▶ _GOAL 1_
Return every line of the entries below that contains the string "point".

▶ _TEXT EXCERPT_
The Simmonds Spartan is a 1920s British two-seat biplane trainer/tourer aircraft built by Simmonds Aircraft Limited.

History
Not happy with the high cost of manufacturing light aircraft, O.E. Simmonds designed and built a wooden two-seat biplane in 1928. To reduce maintenance costs all four wings and ailerons were the same; this allowed one spare wing to be used in any position. Powered by a Cirrus III, the prototype G-EBYU first flew in time to enter the King's Cup Air Race of 1928. The aircraft was flown to the Berlin Aero Show on 24 October 1928, a non-stop flight of 7 hours and 10 minutes.

Production began at Woolston, Hampshire, with the final assembly and test flying at Hamble Aerodrome. Forty-nine aircraft were built, many for export, with New Zealand customers buying the most. At home 12 were delivered to the National Flying Services for use as trainers. Three aircraft were operated on floats in Fiji. Although not as famous as other aircraft of the period, one aircraft was ski-equipped and was notable for covering more than 45,000 miles over Norwegian mountain ranges. Three aircraft were built as three-seaters, with two passengers in tandem in front of the pilot; these were mainly used for pleasure flying.

▶ _GIVEN DATA_

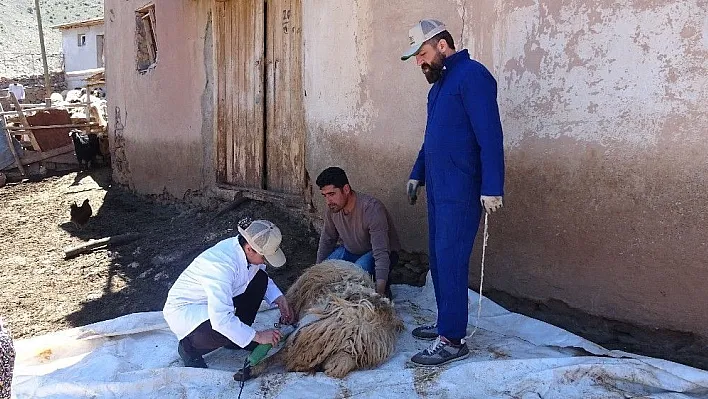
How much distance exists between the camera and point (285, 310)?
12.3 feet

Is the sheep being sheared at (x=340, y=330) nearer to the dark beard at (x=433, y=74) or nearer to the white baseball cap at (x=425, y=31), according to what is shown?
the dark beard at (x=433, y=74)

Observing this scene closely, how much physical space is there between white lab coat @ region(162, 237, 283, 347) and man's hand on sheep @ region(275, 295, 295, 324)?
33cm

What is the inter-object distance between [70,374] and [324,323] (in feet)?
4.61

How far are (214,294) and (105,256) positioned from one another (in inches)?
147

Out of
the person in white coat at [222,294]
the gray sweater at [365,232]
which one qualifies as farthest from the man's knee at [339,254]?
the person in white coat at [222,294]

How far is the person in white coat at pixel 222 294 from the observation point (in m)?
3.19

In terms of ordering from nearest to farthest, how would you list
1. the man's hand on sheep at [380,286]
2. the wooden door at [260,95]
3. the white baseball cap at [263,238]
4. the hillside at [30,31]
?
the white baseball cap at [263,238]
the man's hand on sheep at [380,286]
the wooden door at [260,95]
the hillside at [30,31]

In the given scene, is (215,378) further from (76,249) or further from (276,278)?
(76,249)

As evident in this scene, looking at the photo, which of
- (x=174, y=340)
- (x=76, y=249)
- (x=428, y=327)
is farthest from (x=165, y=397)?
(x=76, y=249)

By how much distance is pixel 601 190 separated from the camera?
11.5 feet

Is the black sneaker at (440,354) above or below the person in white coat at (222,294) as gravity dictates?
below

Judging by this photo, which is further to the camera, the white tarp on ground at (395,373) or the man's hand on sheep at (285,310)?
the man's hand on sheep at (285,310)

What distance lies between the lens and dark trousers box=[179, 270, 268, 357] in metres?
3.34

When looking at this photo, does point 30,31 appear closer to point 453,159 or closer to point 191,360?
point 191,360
--
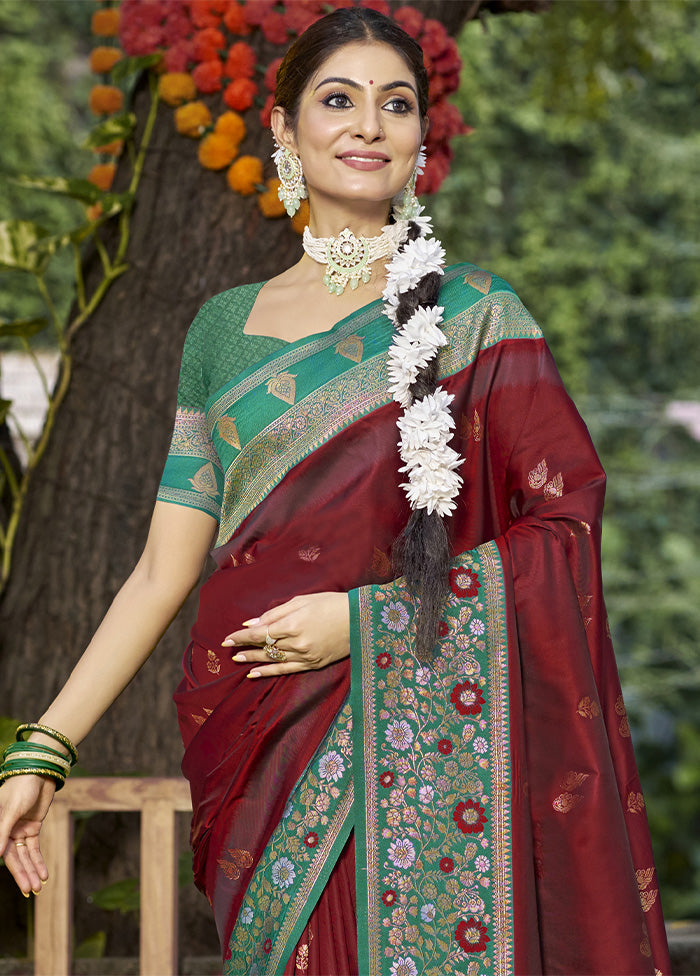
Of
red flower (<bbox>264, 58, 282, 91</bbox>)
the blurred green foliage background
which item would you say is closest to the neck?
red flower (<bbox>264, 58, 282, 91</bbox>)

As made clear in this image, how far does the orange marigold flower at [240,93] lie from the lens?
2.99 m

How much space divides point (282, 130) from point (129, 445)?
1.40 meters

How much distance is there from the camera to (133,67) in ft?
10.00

▶ _GOAL 2_
Answer these questions from the Simmonds Spartan text:
(a) What engine powered the prototype?
(b) How long did the non-stop flight to the Berlin Aero Show last?
(c) How many aircraft were built in total?

▶ _PROBLEM SOLUTION 1_
How much distance exists between the camera and point (285, 310)?
How far is the person in white coat at pixel 222 294 from the observation point (in m)?
When looking at this photo, does point 30,31 appear closer to point 453,159 or closer to point 191,360?
point 191,360
How much space divides point (282, 130) from point (129, 445)?

▶ _PROBLEM SOLUTION 2_
(a) A Cirrus III
(b) 7 hours and 10 minutes
(c) Forty-nine